Corsi di Lingua e Cultura Italiana

I have to take a minute and acknowledge awesomeness when I see it. 

I have been taking some lessons at a local school here in Verona. Veronetta129 is a wee school that only teaches Italian. They are organized, have private classes as well as group classes, and their prices are very reasonable. The instructors are patient and knowledgeable. They have a mix of a basic understanding of English (to understand what I’m trying to say), a resolve NOT to use English to explain ideas (unless it’s absolutely necessary), they have a cultural awareness not many people (anywhere) possess of their own country, and they make learning easy by engaging the learner in conversation about . . . the learner. The BEST way to get people to invest in learning is to make it relevant to them. Bravo!

If you are coming to Italy, specifically Verona (but not only Verona as they do Skype lessons), I highly recommend these guys! They laugh, they offer help with local stuff, they help decode the culture and the people, and they are incredibly patient (I have been making the same mistakes since day one and they haven’t thrown anything at me yet!). I have nothing but wonderful things to say about them.

Emanuele e Alice, se state leggendo questo post, vorrei dirvi, “GRAZIE MILLE!” Siete molto bravi!! Ho imparato qualche regola e sto usando la lingua più! Penso che ci sentiremo ancora.

Their contact details:


FB: Corsi di Italian a Verona – veronetta129

via Gaetano Trezza, 64
37129, Verona, VR Italy
PH: +39 045 221 0317IMG_2566

2 thoughts on “Corsi di Lingua e Cultura Italiana

  1. I’ve been trying to use smartphone apps to learn words, it’s helped to a point. I need to expand and have sorta started the flashcard approach to the 1000 most used Italian words. From what I’ve seen on YouTube this method will help put the words together to form sentences and then further the level of confidence. But that’s the thing…confidence. It’s what most of us lack when we are faced with having to speak a new language. That and being able to comfortably practice it with others which is nearly impossible if you don’t live in the country you’re trying to learn their language. I’ll be certainly looking for a language school when I get over to Italy.

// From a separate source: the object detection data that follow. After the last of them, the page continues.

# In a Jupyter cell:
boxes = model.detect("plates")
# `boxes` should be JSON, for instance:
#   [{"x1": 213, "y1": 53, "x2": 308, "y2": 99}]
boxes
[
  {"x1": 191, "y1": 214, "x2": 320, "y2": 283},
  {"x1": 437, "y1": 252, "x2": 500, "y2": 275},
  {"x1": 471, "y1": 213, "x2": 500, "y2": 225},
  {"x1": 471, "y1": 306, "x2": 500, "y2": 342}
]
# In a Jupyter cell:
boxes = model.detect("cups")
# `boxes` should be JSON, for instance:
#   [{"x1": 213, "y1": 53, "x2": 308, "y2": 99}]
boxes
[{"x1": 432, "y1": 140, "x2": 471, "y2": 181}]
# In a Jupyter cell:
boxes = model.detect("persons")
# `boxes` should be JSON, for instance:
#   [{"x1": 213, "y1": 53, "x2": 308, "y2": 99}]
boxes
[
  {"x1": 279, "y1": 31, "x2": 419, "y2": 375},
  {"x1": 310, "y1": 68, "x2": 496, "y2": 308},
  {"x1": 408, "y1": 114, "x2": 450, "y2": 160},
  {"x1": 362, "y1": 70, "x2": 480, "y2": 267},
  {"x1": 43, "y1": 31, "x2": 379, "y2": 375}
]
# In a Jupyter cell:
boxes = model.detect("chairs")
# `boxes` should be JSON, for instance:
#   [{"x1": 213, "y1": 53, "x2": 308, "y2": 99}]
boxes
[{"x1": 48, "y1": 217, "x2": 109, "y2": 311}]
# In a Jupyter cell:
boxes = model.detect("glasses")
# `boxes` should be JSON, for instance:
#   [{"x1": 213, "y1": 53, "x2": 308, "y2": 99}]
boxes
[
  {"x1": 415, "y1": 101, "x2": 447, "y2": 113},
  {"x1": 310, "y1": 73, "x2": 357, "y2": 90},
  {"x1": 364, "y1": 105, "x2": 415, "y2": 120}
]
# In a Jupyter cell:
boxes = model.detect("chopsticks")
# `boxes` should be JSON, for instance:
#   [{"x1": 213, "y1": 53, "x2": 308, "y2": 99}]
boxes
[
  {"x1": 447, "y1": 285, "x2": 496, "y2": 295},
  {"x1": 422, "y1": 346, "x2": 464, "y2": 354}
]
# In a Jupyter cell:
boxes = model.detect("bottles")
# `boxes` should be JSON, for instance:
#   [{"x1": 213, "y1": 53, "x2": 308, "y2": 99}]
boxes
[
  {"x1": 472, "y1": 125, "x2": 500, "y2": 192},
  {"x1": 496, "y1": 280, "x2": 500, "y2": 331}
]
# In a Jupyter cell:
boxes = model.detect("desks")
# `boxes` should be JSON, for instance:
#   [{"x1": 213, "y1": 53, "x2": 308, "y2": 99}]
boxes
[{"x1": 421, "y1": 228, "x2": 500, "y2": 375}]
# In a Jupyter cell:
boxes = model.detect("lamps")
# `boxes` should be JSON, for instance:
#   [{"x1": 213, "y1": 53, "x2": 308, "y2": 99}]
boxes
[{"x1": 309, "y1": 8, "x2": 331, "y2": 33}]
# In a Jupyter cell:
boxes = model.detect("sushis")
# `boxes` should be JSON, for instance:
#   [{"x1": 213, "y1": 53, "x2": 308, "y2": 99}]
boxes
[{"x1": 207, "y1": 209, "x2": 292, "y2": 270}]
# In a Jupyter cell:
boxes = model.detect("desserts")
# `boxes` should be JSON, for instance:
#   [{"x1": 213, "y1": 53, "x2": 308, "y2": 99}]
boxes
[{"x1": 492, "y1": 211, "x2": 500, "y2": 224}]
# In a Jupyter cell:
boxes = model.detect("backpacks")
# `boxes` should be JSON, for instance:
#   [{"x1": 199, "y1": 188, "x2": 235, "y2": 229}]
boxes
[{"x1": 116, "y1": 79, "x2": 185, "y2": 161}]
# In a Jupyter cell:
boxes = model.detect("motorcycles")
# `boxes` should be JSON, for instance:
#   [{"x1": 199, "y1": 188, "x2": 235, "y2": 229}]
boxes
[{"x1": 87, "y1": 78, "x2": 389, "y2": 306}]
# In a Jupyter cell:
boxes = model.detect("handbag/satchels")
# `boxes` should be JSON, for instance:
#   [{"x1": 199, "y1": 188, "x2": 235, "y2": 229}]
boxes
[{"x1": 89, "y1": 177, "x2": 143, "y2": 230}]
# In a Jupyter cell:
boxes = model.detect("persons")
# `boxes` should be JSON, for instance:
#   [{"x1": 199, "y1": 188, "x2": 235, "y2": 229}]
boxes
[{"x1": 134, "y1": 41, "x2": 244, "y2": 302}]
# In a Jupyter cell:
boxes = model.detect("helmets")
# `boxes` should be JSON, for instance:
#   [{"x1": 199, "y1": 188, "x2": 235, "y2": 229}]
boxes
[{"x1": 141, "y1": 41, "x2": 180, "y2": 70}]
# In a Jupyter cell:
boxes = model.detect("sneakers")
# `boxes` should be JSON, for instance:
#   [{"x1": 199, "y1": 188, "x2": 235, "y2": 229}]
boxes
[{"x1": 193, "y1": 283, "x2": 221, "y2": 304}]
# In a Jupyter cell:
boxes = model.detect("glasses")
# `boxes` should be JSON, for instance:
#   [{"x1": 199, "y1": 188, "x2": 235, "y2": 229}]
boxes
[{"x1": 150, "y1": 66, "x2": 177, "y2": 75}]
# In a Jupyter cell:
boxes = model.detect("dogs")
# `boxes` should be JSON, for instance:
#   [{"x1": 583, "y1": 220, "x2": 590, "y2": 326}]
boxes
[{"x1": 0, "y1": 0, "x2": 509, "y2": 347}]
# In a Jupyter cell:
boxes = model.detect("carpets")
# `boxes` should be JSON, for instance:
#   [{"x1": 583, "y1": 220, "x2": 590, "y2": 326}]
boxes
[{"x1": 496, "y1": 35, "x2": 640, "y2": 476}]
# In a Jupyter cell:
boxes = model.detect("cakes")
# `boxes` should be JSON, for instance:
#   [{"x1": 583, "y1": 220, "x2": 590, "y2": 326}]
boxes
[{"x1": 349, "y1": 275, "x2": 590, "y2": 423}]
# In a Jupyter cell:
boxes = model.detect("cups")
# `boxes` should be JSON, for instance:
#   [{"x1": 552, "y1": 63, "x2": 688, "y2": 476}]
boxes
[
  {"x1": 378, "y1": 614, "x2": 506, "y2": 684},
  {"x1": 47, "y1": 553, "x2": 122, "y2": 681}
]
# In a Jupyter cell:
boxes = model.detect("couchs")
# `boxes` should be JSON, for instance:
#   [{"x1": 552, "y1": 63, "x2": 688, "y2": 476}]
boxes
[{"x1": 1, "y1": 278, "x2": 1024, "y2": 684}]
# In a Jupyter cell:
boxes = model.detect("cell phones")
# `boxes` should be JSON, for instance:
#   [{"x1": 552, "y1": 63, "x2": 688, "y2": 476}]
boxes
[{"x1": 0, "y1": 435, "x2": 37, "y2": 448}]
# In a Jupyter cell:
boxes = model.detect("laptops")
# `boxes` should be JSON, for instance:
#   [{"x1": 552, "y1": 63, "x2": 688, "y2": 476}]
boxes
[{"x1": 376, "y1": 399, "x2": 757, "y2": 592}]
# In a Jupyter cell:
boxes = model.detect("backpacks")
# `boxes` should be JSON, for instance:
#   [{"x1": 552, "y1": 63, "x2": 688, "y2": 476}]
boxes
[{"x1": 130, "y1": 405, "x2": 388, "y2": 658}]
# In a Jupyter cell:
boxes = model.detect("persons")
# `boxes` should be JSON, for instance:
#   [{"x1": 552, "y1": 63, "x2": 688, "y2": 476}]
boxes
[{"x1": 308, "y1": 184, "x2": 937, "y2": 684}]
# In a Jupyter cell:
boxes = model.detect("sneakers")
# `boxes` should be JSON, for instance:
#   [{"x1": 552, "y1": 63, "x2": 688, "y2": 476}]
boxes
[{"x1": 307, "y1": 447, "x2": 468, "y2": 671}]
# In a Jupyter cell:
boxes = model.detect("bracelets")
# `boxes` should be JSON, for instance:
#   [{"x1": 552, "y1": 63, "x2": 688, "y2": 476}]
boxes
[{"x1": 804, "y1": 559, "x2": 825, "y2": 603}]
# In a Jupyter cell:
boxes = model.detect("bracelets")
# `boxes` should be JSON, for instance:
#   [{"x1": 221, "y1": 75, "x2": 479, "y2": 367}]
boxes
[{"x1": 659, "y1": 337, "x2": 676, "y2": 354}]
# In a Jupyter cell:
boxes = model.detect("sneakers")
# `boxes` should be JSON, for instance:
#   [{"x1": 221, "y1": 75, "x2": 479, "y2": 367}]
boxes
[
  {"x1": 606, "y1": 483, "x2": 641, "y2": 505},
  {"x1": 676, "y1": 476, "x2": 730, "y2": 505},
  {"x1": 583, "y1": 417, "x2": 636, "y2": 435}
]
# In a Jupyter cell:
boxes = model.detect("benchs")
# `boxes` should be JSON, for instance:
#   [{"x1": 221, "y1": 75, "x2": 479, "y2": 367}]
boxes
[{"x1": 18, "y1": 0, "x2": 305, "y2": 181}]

    1. Confidence is definitely important. I still have little to none when trying to communicate to Italians. And what complicates matters is that every village and town speaks a different dialect (which has more difference than American English and British English – a lot more!). So, if they start speaking to you it might not be in Italian, but it sounds like it and you’re wondering why you can’t understand anything they are saying. And they are regional accents too. I have started to watch movies – main stream – so I can hear it how it is used. I actually understand more!